:: INSTRUCTION 1 ::
Replace "greentech" with "clean-tech" in the passage of the Industrial Origami report starting at "PALO ALTO, Calif." and ending at "days. Namely, customers.", and give the revised passage.
:: INSTRUCTION 2 ::
Identify each line of the records that contains the string "hillside", matching case exactly, and copy every such line.

:: PROVIDED TEXT ::
-- BEGIN --

PALO ALTO, Calif. -- Reporter's Notebook -- Industrial Origami has one of the most important attributes of a greentech startup these days. Namely, customers.
The San Francisco-based company, which has come up with a way to build products out of sheet metal more inexpensively, has already installed some of its production processes at Fortune 100 companies, according to CEO Rick Holman, during a startup cavalcade at the Always On Stanford Summit taking place today. He wouldn't identify them, and would not say how extensively these customers were using Industrial's products, but a win is a win.
If anything, the idea topped the ones presented by the other three startups. Industrial has, essentially, come up with a way to cut "smiles" or tabs into sheet metal that make it easier to assemble full-fledged products. An oven made with its processes was reduced from seven components to four. A complete car chassis can be assembled from 36 parts.
Fewer parts means less cost: 20 percent or more by Industrial's calculation. The company will initially target appliance and car manufacturers. Products can be shipped flat and assembled later, allowing more to fit into a single container.

-- END --

Dataset rows:
-- BEGIN --

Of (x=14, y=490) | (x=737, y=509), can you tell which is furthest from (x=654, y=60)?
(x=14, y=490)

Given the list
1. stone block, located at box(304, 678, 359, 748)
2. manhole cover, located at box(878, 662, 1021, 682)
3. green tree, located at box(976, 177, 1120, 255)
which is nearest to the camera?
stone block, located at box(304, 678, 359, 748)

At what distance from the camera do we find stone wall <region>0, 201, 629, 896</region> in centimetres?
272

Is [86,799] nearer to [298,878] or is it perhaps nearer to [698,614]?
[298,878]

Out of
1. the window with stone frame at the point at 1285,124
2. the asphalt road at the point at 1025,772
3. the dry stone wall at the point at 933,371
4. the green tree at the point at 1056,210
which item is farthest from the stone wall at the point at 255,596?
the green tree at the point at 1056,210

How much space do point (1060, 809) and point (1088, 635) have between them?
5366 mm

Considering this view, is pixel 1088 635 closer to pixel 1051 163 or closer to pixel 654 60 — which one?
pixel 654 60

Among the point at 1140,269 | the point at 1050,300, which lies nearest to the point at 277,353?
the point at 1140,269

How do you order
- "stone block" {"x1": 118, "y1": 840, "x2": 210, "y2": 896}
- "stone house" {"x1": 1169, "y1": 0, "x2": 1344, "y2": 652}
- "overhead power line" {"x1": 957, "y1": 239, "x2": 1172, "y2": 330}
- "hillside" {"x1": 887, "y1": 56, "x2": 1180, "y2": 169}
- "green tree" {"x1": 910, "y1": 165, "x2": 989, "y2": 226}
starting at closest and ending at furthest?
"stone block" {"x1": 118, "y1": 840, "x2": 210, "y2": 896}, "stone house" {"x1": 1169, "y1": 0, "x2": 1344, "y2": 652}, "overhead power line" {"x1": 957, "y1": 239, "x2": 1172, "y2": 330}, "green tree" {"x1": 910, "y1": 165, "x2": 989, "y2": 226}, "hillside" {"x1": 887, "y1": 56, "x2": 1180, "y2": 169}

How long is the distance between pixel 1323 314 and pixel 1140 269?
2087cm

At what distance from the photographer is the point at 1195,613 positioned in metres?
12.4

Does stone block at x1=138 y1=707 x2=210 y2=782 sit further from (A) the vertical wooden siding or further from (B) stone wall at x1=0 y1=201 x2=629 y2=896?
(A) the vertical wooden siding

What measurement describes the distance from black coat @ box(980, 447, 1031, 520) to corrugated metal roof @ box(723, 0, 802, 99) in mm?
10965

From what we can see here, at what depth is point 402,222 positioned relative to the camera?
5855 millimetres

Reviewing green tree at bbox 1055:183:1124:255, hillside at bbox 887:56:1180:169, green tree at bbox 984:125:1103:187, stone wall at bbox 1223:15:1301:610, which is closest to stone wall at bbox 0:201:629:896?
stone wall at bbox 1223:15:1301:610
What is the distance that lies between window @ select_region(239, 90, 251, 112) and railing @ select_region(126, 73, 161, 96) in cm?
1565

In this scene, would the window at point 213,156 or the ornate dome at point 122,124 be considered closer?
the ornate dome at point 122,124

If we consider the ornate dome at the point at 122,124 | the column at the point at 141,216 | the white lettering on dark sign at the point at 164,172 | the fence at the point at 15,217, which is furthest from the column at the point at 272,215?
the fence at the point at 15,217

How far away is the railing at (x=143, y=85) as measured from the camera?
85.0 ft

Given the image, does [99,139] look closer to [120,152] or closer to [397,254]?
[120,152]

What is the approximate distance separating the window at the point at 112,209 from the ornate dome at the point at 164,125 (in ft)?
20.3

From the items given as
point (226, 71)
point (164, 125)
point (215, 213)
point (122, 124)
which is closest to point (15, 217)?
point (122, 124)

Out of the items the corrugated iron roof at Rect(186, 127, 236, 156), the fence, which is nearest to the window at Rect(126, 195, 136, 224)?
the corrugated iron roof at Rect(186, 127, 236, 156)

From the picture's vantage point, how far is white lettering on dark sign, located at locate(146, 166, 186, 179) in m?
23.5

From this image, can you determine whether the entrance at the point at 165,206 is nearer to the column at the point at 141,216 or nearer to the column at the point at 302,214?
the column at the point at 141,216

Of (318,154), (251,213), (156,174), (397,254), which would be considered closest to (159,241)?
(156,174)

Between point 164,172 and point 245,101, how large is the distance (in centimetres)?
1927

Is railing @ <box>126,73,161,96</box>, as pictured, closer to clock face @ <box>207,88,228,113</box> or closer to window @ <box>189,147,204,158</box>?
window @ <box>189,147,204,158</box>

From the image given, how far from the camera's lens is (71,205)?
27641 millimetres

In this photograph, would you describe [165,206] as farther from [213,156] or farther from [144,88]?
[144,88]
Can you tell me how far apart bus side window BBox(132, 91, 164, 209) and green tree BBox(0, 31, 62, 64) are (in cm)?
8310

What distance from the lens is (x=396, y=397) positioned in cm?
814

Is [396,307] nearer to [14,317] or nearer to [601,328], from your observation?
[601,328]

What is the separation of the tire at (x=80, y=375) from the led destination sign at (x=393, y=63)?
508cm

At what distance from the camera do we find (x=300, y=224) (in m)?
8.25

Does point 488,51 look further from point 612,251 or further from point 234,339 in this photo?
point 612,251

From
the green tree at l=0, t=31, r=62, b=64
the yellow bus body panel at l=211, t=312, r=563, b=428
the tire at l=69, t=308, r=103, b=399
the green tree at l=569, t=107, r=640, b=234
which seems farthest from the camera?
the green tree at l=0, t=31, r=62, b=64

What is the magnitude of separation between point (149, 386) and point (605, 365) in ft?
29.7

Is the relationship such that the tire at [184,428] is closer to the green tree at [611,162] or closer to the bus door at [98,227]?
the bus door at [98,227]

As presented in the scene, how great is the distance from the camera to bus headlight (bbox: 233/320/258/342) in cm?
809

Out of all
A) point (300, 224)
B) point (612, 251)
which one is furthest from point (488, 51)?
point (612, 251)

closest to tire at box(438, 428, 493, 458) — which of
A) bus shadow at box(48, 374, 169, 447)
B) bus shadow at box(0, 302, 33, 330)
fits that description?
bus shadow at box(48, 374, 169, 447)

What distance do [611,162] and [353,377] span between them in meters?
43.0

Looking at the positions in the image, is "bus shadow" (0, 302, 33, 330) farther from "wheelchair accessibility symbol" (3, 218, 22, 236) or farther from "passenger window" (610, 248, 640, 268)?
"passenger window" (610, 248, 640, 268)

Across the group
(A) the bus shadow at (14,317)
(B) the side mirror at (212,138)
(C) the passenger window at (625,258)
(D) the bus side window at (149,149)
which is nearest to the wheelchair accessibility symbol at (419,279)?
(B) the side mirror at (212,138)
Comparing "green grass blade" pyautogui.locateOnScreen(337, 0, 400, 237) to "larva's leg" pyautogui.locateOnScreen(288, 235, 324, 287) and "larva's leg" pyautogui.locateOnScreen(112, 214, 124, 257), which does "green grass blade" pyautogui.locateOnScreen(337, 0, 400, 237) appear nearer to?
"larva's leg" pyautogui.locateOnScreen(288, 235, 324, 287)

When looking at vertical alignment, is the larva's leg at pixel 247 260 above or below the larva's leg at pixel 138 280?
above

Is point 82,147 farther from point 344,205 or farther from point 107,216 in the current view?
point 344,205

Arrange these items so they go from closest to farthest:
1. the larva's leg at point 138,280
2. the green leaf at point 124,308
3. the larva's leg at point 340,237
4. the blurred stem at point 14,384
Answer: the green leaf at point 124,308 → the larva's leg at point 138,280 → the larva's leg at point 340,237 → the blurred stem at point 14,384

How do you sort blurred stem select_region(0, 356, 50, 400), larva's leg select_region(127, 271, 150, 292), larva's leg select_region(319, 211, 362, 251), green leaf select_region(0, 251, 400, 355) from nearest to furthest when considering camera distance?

-- END --

:: FULL ANSWER 1 ::
PALO ALTO, Calif. -- Reporter's Notebook -- Industrial Origami has one of the most important attributes of a clean-tech startup these days. Namely, customers.

:: FULL ANSWER 2 ::
- "hillside" {"x1": 887, "y1": 56, "x2": 1180, "y2": 169}
"stone block" {"x1": 118, "y1": 840, "x2": 210, "y2": 896}, "stone house" {"x1": 1169, "y1": 0, "x2": 1344, "y2": 652}, "overhead power line" {"x1": 957, "y1": 239, "x2": 1172, "y2": 330}, "green tree" {"x1": 910, "y1": 165, "x2": 989, "y2": 226}, "hillside" {"x1": 887, "y1": 56, "x2": 1180, "y2": 169}
Reviewing green tree at bbox 1055:183:1124:255, hillside at bbox 887:56:1180:169, green tree at bbox 984:125:1103:187, stone wall at bbox 1223:15:1301:610, which is closest to stone wall at bbox 0:201:629:896?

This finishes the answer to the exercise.